Raw data —

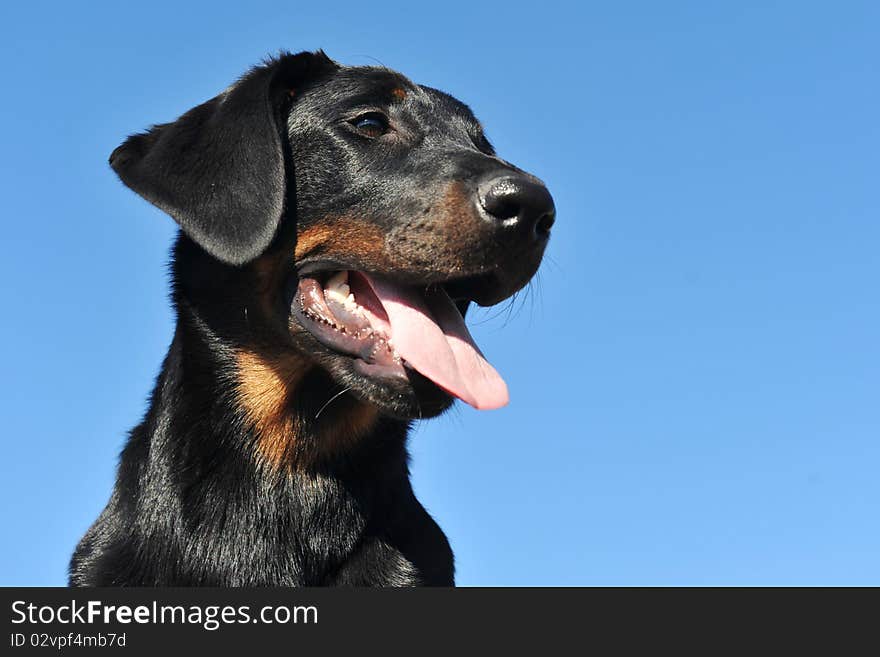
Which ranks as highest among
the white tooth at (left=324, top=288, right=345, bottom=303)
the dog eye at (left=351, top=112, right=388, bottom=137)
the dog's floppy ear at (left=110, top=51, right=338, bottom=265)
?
the dog eye at (left=351, top=112, right=388, bottom=137)

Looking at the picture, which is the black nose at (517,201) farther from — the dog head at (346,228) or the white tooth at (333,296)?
the white tooth at (333,296)

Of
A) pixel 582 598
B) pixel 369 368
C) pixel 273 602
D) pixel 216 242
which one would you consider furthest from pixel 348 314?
pixel 582 598

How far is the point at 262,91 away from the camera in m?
4.91

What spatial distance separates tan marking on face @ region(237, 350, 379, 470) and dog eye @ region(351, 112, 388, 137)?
45.0 inches

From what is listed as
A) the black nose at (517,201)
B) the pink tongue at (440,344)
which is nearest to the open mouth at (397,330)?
Answer: the pink tongue at (440,344)

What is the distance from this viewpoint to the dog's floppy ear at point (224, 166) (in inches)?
179

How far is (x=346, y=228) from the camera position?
464cm

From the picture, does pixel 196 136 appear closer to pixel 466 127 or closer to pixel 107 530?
pixel 466 127

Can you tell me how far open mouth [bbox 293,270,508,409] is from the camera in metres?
4.31

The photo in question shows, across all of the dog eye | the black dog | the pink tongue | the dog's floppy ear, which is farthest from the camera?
the dog eye

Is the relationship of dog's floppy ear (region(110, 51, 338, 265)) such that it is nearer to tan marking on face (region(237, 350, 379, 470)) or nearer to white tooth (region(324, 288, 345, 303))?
white tooth (region(324, 288, 345, 303))

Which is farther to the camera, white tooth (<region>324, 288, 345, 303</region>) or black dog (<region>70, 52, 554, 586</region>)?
white tooth (<region>324, 288, 345, 303</region>)

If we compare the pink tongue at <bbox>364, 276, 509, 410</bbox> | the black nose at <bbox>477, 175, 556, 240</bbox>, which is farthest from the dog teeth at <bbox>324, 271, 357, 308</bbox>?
the black nose at <bbox>477, 175, 556, 240</bbox>

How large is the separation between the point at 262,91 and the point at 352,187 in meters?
0.66
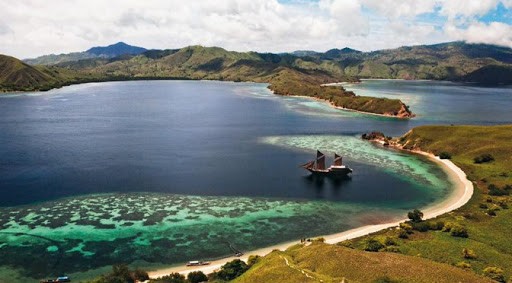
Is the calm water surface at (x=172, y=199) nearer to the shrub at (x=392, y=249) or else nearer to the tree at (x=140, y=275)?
the tree at (x=140, y=275)

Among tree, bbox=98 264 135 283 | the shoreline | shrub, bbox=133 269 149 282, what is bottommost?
the shoreline

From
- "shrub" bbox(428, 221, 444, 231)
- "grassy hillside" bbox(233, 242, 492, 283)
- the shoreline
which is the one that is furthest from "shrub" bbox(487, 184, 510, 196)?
"grassy hillside" bbox(233, 242, 492, 283)

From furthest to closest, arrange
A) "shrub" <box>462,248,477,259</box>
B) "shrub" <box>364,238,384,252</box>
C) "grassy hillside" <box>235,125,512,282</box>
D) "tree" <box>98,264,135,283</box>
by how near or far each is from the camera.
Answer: "shrub" <box>364,238,384,252</box> < "shrub" <box>462,248,477,259</box> < "tree" <box>98,264,135,283</box> < "grassy hillside" <box>235,125,512,282</box>

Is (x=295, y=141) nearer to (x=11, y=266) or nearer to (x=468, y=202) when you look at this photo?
(x=468, y=202)

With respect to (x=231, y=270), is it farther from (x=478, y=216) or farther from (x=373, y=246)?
(x=478, y=216)

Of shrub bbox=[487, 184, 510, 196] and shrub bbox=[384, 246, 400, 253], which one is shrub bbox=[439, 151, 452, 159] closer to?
shrub bbox=[487, 184, 510, 196]

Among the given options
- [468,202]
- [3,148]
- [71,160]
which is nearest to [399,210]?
[468,202]

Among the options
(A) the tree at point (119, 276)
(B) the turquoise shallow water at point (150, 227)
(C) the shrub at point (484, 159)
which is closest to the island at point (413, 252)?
(A) the tree at point (119, 276)
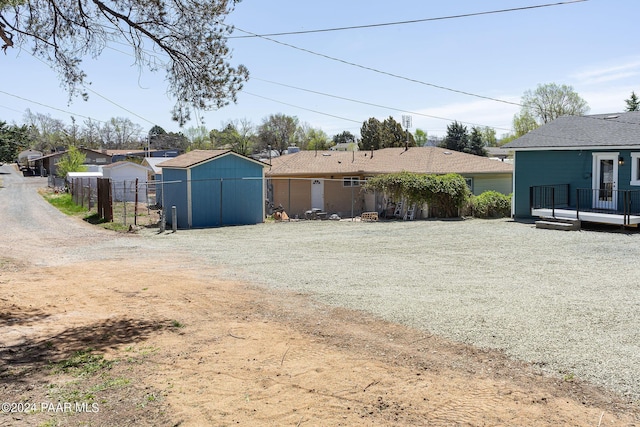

What to do —
Pick out every line of the data above that contains the word "white".

Worked answer —
the white tooth at (left=324, top=288, right=345, bottom=303)
Looking at the picture, which is the black nose at (517,201) farther from — the dog head at (346,228) or the white tooth at (333,296)?
the white tooth at (333,296)
Is the relationship of dog's floppy ear (region(110, 51, 338, 265)) such that it is nearer to tan marking on face (region(237, 350, 379, 470)) or nearer to white tooth (region(324, 288, 345, 303))?
white tooth (region(324, 288, 345, 303))
Which is farther to the camera, white tooth (<region>324, 288, 345, 303</region>) or black dog (<region>70, 52, 554, 586</region>)?
white tooth (<region>324, 288, 345, 303</region>)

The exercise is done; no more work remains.